Set of tasks
1 > In the forum thread about overdrive pedals for metal, which pedal does warlock7strEMG call a favorite?
2 > Write the next part of the overdrive pedal thread, picking up right after its final line.

Study text
# Overdrive pedal for metal



## XxImGuitardedxX (Oct 17, 2010)

Quick question, what is the best overdrive pedal to use infront of a high gain amp? I play some hardcore stuff and want to tighten up the sound and also get a little more. Any suggestions?


----------



## warlock7strEMG (Oct 17, 2010)

any type of Tubescreamer or Tubescreamer type OD will be good. what kinda amp are you gonna be using it for? all TS-type OD's basically do the same thing, but some do sound better with some amps than others i find. with that said, my fave one is the Maxon OD9. Digitech Bad Monkey is also great, particularly for boosting already high gain amps, also super cheap!!


----------



## xvultures (Oct 17, 2010)

Could try a BOSS SD-1. I just got one and it tightened up my 5150 so much. And they're really easy/fun to mod.


----------



## FireInside (Oct 17, 2010)

Ibanez TS-9. The new MXR Classic Overdrive (Guitar Center exclusive?) sounds pretty good and it only costs about $40.


----------



## Stealthdjentstic (Oct 17, 2010)

Input data
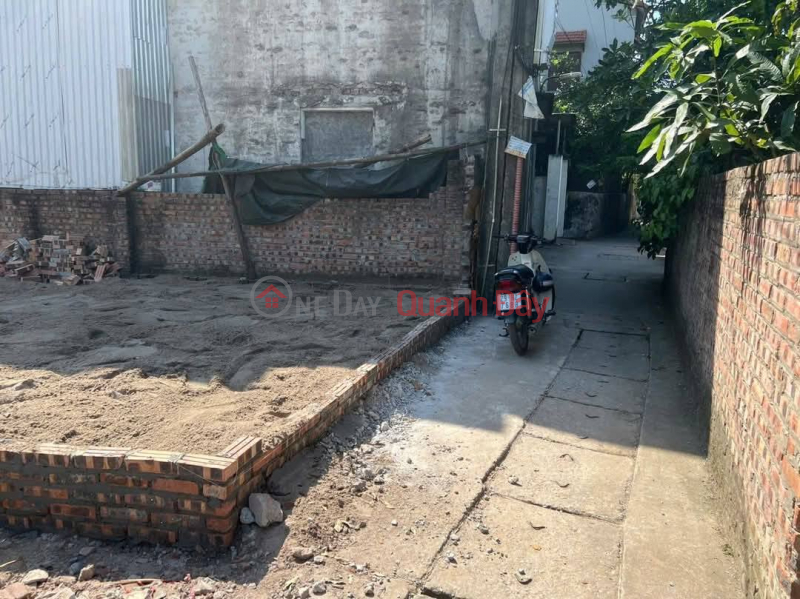 Land for sale in village 3, Van Phuc commune, 64 m2, wide alley for 7-seat car, right at the auction area Sales Listings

Answer list
1 > The Maxon OD9.

2 >
Ts9's and Maxon 808's are both very common.


----------



## Leuchty (Oct 17, 2010)

MXR GT-OD/MXR WYLDE OVERDRIVE


----------



## Rook (Oct 17, 2010)

Here's a thumbs up for the Ibanez TS808


----------



## Darren James (Oct 17, 2010)

I use an old jekyll and hyde od(the lawsuit one) and love it. It has a bass boost which for me I find comes in very handy.


----------



## Ericbrujo (Oct 17, 2010)

MXR GT-OD


----------



## XxImGuitardedxX (Oct 17, 2010)

Wow! thats a lot of choices so far. I have a Madison Divinity 2 head, very high gain stuff going on here. I dont know where to start, a lot of people tell me to go with the ts9 but that is still 100 bucks, but I dont want to get something that is going to sound like s**t. I had a ts9 before I had the Madison and now im kind of regreting getting rid of it


----------



## Stealthdjentstic (Oct 17, 2010)

You can score ts9's for like 60-70 bucks on craigslist, maxon 808's are also around that, a little pricier i think.


----------



## warlock7strEMG (Oct 17, 2010)

XxImGuitardedxX said:


> Wow! thats a lot of choices so far. I have a Madison Divinity 2 head, very high gain stuff going on here. I dont know where to start, a lot of people tell me to go with the ts9 but that is still 100 bucks, but I dont want to get something that is going to sound like s**t. I had a ts9 before I had the Madison and now im kind of regreting getting rid of it



Digitech Bad Monkey..........works great for boosting already high gain amps and costs about $50 new


----------



## XxImGuitardedxX (Oct 17, 2010)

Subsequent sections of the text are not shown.